Spatial reasoning question data
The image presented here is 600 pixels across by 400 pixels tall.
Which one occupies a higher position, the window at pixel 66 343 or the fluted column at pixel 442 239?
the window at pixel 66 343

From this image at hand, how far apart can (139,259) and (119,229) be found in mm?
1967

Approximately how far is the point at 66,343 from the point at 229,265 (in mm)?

> **WRITTEN REQUEST**
Can you rewrite all of these rows as a numbered list, leaving out the blank lines?

> **IN RESPONSE**
1. The image presented here is 600 pixels across by 400 pixels tall.
2. Which one occupies a higher position, the window at pixel 66 343 or the fluted column at pixel 442 239?
3. the window at pixel 66 343
4. From this image at hand, how far apart can (139,259) and (119,229) be found in mm?
5. 1967
6. Approximately how far is the point at 66,343 from the point at 229,265 (in mm)?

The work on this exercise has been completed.